Les haut-parleurs qui s’élèvent des minarets en terre cuite installés au sommet de chaque colline sont les seuls signes apparents de modernité dans cette ville ancienne.
En dépit de sa proximité avec l’Europe et de l’importante surface qu’elle occupe sur la côte nord de l’Afrique, l’Algérie et nombre des spectaculaires sites qui composent son patrimoine ne comptent que rarement parmi les destinations des voyageurs internationaux.
« L’Algérie est l’un des pays où il est le plus difficile d’entrer et l’un des moins visités au monde », explique Andrew Farrand, chercheur principal pour l’Afrique du Nord auprès de l’Atlantic Council, un groupe de réflexion spécialisé dans les affaires étrangères. « Sur les près de deux millions de touristes officiels chaque année, la plupart sont des membres de la diaspora algérienne qui rentrent chez eux pour rendre visite à leur famille. Seule une poignée d’entre eux sont des visiteurs étrangers. »
Des murs épais en plâtre et des formes ondulantes caractérisent cette mosquée à Ghardaïa, en Algérie.
Des allées en pierre serpentent entre les maisons de Ghardaïa, la maison ancestrale des Mozabites, la quatrième plus grande population berbère d'Algérie.
Pour celles et ceux qui sont prêts à passer tous les défis bureaucratiques, l’Algérie est sans doute l’une des destinations les plus enrichissantes à être accessibles en seulement quelques heures de vol depuis la France. Un autre point essentiel : elle est aujourd’hui considérée comme une destination sûre et relativement stable. La plupart des gouvernements étrangers déconseillent uniquement de se rendre près de ses frontières avec la Libye et le Niger.
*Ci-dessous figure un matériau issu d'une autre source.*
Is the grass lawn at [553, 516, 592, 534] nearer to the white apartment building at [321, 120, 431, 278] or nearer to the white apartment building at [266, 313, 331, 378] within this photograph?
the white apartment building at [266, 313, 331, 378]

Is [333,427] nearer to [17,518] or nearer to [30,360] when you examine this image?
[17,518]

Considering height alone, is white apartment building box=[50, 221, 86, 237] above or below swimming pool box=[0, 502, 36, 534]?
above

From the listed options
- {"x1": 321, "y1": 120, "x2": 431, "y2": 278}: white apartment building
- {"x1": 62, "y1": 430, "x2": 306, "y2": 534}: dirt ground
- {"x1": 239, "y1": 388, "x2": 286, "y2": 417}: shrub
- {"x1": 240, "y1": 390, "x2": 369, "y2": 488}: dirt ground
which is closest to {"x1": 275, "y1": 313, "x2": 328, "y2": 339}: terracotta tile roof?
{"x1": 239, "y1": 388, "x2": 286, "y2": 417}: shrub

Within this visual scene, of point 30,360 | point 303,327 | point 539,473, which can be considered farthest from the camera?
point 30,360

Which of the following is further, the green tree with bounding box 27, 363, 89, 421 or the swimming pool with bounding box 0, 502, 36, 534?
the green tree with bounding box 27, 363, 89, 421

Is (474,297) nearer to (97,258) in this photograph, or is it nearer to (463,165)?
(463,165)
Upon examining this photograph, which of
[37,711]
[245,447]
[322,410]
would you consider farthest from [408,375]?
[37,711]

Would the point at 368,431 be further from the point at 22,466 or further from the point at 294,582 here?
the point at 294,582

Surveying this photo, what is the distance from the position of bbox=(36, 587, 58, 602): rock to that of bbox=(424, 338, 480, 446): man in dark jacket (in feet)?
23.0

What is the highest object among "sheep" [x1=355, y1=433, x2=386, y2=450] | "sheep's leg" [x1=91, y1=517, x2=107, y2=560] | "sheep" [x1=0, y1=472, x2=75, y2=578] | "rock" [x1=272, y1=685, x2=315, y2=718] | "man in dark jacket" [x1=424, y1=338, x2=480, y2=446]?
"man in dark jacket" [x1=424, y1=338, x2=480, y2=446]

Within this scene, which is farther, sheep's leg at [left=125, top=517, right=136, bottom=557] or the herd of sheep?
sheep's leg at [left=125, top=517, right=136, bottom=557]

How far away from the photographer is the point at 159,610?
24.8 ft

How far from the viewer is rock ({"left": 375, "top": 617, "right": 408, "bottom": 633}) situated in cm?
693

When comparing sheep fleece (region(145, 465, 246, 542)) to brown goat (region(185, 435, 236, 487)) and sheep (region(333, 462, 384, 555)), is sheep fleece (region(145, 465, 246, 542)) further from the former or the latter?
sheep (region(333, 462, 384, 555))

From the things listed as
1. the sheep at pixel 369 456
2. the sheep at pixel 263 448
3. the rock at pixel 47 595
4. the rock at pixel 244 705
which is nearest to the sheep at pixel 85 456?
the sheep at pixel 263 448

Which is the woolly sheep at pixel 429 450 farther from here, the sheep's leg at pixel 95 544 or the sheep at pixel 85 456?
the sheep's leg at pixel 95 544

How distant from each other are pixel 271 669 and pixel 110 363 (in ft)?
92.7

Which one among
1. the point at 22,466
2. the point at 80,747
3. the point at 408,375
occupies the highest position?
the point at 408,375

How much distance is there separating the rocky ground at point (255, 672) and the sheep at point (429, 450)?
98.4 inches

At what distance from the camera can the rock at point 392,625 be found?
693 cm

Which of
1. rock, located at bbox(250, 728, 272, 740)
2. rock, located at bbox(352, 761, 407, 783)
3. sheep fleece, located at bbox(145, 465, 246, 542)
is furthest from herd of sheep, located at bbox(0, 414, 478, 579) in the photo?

UNE ANCIENNE COLONIE FRANÇAISE
L’anonymat de l’Algérie remonte à une période relativement récente de son histoire. Entre 1830 et 1962, le pays représentait le bien le plus précieux de l’Empire français. Après une guerre sanglante entre les insurgés algériens et les colons français qui a duré huit ans et fait entre 400 000 et 1 million de morts, l’indépendance a enfin été obtenue.
« Les efforts barbares de la France visant à détruire la culture algérienne ont engendré un profond sentiment antioccidental », explique Adel Hamaizia, chercheur invité à l’université de Harvard. « Au lendemain de ces événements, le pays devenu indépendant était très désireux de reconstruire et de protéger son identité religieuse et culturelle. »
Cette photographie de 1925 montre la mosquée principale de Ghardaïa, en Algérie.
Dans les années 1990, alors que le tourisme vers les pays voisins, le Maroc et la Tunisie, connaissait une forte expansion, l’Algérie était embourbée dans ce que ses habitants appellent la « décennie noire », lorsqu’une insurrection islamiste a déclenché une guerre civile sanglante et prolongée. Pas plus tard qu’en avril 2019, des manifestations antigouvernementales ont renversé le gouvernement du président de longue date, Abdelaziz Bouteflika.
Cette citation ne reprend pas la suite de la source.